For more information about the outputs, you can check the [Understanding PipeGenie Outputs](tutorials/understanding-outputs.md) tutorial.

## FAQ

**Q: What is grammar-guided genetic programming (G3P)?**

A: G3P is a form of genetic programming that uses a grammar to guide the evolution of programs, ensuring they adhere to predefined structures and rules.

**Q: Can I use PipeGenie with other machine learning libraries?**

A: PipeGenie is designed to work with scikit-learn, so any library that is API-compatible with scikit-learn should work. If you want to use PipeGenie with a different library, you may need to make wrapper classes to adapt the API.

**Q: Why the `save_model` method only saves the ensemble and not the Pipegenie object?**

A: The ensemble is the most important part of the Pipegenie object, as it is responsible for making predictions. The Pipegenie object is only used to create and train the ensemble, so it is not necessary to save it. Also, due to limitations in the `pickle` module, it is not possible to save the Pipegenie object.
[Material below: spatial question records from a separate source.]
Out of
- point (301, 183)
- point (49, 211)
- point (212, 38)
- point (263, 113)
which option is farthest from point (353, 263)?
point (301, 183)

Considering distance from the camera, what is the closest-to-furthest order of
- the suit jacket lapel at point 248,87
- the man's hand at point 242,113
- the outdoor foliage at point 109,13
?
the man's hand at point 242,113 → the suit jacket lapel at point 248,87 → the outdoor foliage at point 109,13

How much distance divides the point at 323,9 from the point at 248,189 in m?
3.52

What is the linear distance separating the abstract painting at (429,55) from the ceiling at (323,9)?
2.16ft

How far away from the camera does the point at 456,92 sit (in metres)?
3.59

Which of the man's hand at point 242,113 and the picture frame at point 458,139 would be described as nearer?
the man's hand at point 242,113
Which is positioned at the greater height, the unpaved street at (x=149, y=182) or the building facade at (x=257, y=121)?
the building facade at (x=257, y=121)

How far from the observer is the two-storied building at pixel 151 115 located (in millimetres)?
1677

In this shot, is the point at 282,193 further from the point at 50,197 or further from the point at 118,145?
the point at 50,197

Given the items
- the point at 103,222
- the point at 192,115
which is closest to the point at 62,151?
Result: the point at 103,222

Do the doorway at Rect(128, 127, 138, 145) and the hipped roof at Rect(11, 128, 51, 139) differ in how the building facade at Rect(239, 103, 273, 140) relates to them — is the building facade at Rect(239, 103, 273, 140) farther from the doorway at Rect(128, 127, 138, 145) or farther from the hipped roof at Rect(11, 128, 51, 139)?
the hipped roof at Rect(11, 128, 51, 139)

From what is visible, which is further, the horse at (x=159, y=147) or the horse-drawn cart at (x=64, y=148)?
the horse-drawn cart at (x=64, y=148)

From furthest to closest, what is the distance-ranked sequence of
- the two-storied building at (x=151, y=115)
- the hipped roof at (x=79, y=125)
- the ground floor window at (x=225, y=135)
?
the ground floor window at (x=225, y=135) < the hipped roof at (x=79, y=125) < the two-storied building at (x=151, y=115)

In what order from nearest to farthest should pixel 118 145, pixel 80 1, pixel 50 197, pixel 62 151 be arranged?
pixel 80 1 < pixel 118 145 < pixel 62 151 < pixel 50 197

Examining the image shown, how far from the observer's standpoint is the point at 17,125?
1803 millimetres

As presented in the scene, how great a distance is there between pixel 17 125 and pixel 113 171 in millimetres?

In case you want to save the Pipegenie object (save the ensemble as well as the loaded grammar and configuration), you should use other serialization libraries like `dill` or `cloudpickle`.

## Contributors

- Rafael Barbudo Lunar
- Mario Berrios Carmona
- Carlos García Martínez
- Vincent Gardies
- Ángel Fuentes Almoguera
- Aurora Ramírez Quesada

- [José Raúl Romero Salguero](mailto:jrromero@uco.es)

## Citing PipeGenie

If you are using PipeGenie in your research or project, please cite using the following BibTeX entry:

```bibtex
@article{BARBUDO2024111292,
    title   = {Grammar-based evolutionary approach for automated workflow composition with domain-specific operators and ensemble diversity},
    journal = {Applied Soft Computing},
    volume  = {153},
    pages   = {111292},
    year    = {2024},
    issn    = {1568-4946},
    doi     = {https://doi.org/10.1016/j.asoc.2024.111292},
    url     = {https://www.sciencedirect.com/science/article/pii/S1568494624000668},
    author  = {Rafael Barbudo and Aurora Ramírez and José Raúl Romero},
}
```


## License

This project is distributed under the "MIT License – HUMAINS Research Group Attribution Variant".
Based on the MIT License, with the additional requirement that proper attribution be given to the original authors and the HUMAINS Research Group (University of Córdoba, Spain) - see the [LICENSE](LICENSE) file for details.